Passion is a key component of the scientific process, but creativity is just as important. Looking at the world or a problem in a new way leads to the really important discoveries.

Last week I wrote a short essay for an unrelated activity; they asked, "What gives you your creative jolt?"

Living well provides the most important stimulation. Walking outdoors, listening to music, and reading novels may all provide that spark of curiosity that leads me in a new direction. Cooking can also clear my brain and allow important synapses to find each other. I also find my online interactions provide a new peer group that stimulates me. We tweet and blog together, providing comments and fodder for the next post.

I never know from where my next important idea will spring; it is important to stay active and experience life to its fullest.

Some of my best biomedical ideas came to me while I was working out or reading a novel or watching a movie. We all need periods to recharge and allow our brains to associate new things. One could make the case that cancer might be cured faster if we made its scientists take a break outside on gorgeous fall days. Or even go to football games. Then I heard this morning's story on the Nobel Prize in Physics and the discovery of graphene. These scientists have a tradition of "crazy experiments" on Friday afternoons, one of which involved cellophane tape across a block of graphite. That goofy activity led to the creation of this wonder-material with a multitude of potential uses.

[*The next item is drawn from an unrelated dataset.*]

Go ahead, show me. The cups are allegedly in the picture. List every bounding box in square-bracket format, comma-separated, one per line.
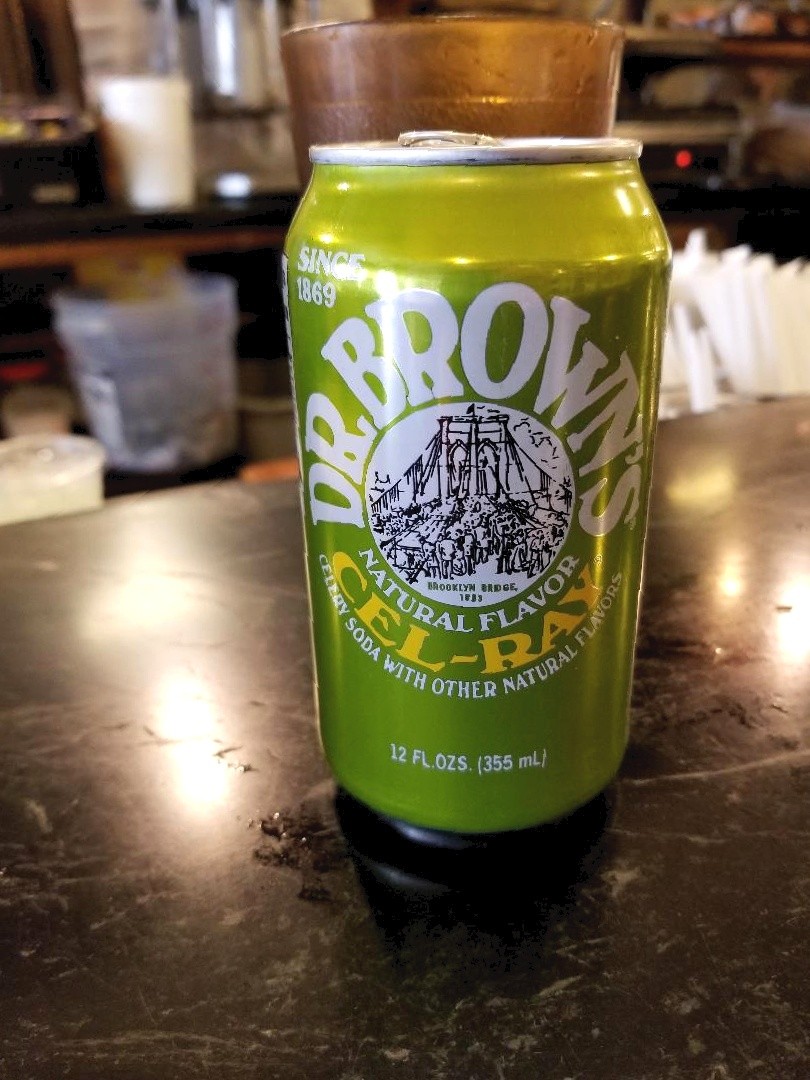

They may not have cured cancer, but they have discovered something incredible! At least in part because they had goof-around time!

Who?

Of course, I also wonder what the editors had in mind when they published this inflammatory piece. Could this be a call for visibility? I mean, Cancer Biology & Therapy is not one of my top 10 journals, but then I have chosen a different path in medicine. It's a young publication with an Impact Factor (flawed as this measurement can be) of 2.71. Cancer Research is 7.54, while the glamour mags score in the 30's. Could this be an attempt on the part of the editors to drive traffic and name recognition for their publication?

Or am I just getting cynical?

My husband worked for a mentor as "passionate" as Kern once, a man who said he really didn't remember much about his children between their births and graduation from college. A man who held his weekly lab meeting at 5pm on Fridays. A man who drove my husband out of science and into the clinic. I wonder how many capable, creative people have left the world of research because of this demand for "passion?" And how many patients they might have cured.

Image of fire courtesy of PhotoXpress.